练习题目 1 :: 请逐字照抄列表中从含有“What is the measurable”的那一行起，一直到列表末尾的全部内容，首尾两行均包括在内。
··· 节选内容
JasonForJoy / MPC-BERT

GIFT (ACL 2023) & MPC-BERT (ACL 2021) for Multi-Party Conversation Understanding
39 stars 7 forks source link

EMNLP2016 数据集存在异常情况? #4

Closed iseesaw closed 2 years ago

iseesaw commented 2 years ago

作者您好,感谢您提供的数据集。 我发现 EMNLP2016 数据集中,answercontext 的部分句子结尾包含 01 等数字,很多和语义不相关,貌似不太正常,请问这是本来就有的吗?

[
    {
        "context": [
            "i do n t have enough time to give it what it needs",
            "i m french living in mauritius currently working in paris for a week dspace will be the end of me",
            "i do n t have enough time to give it what it needs",
            "enjoy ur week there i have n t used dspace properly but having installed it locally and seen some of"
······
··· 所给信息
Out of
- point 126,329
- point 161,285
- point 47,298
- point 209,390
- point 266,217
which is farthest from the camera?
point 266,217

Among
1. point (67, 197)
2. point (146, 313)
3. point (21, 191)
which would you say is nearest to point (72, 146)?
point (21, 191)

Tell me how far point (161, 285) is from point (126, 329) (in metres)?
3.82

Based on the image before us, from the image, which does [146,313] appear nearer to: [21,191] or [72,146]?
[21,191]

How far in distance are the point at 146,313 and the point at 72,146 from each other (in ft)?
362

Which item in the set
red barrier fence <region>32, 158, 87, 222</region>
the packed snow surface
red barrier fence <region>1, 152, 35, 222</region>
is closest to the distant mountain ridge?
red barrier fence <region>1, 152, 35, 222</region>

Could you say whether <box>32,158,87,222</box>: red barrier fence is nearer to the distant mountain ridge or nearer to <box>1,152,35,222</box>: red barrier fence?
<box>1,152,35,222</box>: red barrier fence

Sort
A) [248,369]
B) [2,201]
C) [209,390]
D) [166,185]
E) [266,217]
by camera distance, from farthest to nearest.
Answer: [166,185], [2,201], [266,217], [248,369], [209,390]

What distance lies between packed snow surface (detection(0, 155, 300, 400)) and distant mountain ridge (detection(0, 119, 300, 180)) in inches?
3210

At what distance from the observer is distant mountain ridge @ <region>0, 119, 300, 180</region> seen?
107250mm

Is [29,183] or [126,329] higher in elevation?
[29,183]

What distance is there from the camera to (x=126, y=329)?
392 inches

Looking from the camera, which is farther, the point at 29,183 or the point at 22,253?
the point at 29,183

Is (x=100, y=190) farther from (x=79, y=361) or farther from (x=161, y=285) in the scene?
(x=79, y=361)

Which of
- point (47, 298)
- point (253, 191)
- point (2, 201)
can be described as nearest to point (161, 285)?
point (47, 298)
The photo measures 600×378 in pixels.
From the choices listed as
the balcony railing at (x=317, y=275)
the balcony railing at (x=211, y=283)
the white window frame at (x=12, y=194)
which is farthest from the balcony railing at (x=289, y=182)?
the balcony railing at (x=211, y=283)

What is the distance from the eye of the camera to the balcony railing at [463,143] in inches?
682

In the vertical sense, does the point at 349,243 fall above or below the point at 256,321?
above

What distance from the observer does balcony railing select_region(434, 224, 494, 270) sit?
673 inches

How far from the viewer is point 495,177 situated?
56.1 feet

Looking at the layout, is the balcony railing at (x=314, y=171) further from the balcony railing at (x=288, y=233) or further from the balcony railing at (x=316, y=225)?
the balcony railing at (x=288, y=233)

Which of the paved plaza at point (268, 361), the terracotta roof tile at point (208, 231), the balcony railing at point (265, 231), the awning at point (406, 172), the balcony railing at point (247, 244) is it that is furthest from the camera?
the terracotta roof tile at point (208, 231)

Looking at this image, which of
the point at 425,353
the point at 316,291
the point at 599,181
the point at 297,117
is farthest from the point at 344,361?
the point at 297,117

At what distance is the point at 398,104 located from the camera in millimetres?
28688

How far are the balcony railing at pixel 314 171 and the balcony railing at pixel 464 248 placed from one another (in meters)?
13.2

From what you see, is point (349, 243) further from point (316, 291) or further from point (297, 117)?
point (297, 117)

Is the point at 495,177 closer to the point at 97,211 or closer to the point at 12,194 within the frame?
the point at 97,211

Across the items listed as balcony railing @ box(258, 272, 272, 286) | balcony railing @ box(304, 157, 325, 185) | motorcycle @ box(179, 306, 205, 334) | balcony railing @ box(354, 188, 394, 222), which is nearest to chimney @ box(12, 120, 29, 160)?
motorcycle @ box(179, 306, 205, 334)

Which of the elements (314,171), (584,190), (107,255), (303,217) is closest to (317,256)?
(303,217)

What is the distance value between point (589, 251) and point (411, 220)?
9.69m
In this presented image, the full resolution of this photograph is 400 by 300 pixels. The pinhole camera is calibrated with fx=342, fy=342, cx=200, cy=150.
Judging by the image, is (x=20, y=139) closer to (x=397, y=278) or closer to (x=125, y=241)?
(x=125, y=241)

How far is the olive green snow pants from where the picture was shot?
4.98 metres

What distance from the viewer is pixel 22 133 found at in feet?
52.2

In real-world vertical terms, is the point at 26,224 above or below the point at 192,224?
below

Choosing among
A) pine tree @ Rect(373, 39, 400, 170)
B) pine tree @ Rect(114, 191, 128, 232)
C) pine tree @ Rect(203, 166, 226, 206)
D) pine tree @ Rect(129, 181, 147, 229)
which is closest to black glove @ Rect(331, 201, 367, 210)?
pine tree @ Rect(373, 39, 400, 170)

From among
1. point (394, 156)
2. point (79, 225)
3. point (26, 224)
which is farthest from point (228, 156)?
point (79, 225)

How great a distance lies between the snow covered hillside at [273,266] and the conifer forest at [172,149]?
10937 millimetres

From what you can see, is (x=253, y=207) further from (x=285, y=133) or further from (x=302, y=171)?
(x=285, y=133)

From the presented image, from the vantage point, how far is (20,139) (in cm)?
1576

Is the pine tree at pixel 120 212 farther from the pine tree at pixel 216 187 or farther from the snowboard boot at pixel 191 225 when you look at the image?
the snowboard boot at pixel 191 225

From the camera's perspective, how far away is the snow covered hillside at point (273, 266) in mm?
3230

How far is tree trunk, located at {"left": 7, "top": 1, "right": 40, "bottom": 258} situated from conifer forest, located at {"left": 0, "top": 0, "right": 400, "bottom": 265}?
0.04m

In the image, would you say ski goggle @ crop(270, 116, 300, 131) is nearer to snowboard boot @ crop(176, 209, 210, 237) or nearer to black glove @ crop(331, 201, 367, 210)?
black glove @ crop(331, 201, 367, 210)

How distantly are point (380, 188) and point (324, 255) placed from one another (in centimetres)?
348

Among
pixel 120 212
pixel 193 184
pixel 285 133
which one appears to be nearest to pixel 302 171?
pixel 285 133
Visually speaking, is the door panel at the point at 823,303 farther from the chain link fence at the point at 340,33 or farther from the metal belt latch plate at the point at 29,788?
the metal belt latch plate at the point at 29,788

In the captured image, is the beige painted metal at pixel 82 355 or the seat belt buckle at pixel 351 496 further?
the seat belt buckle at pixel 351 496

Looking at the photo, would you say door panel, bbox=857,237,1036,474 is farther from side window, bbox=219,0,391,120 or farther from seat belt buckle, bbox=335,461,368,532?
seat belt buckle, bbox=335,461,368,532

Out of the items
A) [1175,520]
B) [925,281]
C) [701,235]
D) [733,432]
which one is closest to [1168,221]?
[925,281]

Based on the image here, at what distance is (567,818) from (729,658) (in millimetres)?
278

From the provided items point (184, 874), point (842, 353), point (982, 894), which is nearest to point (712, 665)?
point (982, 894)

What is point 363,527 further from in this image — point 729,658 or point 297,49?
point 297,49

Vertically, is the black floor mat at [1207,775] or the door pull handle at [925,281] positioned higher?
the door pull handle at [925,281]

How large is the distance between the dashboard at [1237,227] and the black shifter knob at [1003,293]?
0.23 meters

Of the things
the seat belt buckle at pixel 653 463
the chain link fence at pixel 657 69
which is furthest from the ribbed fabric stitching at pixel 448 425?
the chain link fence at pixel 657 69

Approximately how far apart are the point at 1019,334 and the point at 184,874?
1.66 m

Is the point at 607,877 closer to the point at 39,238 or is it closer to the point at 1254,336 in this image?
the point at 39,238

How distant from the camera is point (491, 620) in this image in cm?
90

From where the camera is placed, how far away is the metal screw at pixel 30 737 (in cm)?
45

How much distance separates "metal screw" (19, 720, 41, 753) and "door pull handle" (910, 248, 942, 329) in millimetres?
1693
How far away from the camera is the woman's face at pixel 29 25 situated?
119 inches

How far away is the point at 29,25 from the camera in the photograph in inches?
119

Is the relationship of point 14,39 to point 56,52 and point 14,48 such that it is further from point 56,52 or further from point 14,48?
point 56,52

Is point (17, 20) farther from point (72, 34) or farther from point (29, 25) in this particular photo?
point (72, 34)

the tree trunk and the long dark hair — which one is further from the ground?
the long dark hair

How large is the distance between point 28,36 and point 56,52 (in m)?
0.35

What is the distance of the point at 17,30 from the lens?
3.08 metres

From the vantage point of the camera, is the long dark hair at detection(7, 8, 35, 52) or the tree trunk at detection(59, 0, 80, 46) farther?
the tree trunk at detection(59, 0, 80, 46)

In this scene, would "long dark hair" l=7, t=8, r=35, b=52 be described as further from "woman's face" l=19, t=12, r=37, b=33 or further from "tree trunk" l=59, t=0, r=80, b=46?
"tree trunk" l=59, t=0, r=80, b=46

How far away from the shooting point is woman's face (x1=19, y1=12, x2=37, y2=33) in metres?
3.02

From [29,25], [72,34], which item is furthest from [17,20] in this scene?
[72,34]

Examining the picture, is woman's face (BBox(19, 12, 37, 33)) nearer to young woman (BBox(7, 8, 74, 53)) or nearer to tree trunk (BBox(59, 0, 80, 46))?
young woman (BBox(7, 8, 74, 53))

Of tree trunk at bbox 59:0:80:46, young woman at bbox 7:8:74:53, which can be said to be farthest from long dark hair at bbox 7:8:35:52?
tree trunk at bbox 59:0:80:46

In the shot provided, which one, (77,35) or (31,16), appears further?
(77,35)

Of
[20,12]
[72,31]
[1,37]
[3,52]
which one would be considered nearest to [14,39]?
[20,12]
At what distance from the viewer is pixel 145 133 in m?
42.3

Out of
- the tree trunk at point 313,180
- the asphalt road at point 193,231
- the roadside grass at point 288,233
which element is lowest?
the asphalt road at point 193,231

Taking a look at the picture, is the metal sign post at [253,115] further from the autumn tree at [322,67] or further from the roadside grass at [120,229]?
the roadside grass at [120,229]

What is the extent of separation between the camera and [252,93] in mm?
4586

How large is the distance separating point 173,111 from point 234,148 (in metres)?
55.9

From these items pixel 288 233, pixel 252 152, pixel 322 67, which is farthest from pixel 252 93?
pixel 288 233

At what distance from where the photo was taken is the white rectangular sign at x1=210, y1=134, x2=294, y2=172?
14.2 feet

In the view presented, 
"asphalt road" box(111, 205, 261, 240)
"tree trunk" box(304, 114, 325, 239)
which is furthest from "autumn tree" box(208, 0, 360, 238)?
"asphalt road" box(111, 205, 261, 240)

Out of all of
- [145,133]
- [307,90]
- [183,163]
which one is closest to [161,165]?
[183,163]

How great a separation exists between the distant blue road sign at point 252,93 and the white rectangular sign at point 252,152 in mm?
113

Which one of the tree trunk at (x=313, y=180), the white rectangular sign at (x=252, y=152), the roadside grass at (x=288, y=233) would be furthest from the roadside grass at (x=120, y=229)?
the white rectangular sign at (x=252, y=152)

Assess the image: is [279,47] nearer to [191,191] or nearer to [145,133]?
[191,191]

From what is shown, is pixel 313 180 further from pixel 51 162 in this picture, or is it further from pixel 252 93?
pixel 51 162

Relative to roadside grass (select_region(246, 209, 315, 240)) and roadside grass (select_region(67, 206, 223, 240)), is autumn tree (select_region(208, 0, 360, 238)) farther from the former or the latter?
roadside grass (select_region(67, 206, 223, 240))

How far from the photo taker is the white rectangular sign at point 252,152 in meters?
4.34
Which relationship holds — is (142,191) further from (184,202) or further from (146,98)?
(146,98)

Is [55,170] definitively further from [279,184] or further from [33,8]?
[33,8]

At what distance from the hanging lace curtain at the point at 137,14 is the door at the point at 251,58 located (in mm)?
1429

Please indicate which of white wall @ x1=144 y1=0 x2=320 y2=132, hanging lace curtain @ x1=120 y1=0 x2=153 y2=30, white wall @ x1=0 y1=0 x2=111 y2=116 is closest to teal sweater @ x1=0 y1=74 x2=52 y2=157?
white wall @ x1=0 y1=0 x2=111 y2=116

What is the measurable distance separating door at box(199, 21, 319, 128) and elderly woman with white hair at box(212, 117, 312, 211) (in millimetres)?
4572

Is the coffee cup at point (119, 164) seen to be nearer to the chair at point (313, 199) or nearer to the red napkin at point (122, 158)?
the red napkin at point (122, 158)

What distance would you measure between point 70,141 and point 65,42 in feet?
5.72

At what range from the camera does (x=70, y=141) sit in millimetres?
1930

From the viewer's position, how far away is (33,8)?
······
练习题目 2 :: 把这篇讨论帖中从“EMNLP2016 数据集存在异常情况? #4”一直到“的部分句子结尾包含 01 等数字,很多和语义不相关,貌似不太正常,请问这是本来就有的吗?”的部分重新写出，并将其中的“数据集”一律换成“语料库”。

练习结果 1 ::
What is the measurable distance separating door at box(199, 21, 319, 128) and elderly woman with white hair at box(212, 117, 312, 211) (in millimetres)?
4572

Is the coffee cup at point (119, 164) seen to be nearer to the chair at point (313, 199) or nearer to the red napkin at point (122, 158)?
the red napkin at point (122, 158)

What distance would you measure between point 70,141 and point 65,42 in feet?
5.72

At what range from the camera does (x=70, y=141) sit in millimetres?
1930

From the viewer's position, how far away is (33,8)?

练习结果 2 ::
EMNLP2016 语料库存在异常情况? #4

Closed iseesaw closed 2 years ago

iseesaw commented 2 years ago

作者您好,感谢您提供的语料库。 我发现 EMNLP2016 语料库中,answercontext 的部分句子结尾包含 01 等数字,很多和语义不相关,貌似不太正常,请问这是本来就有的吗?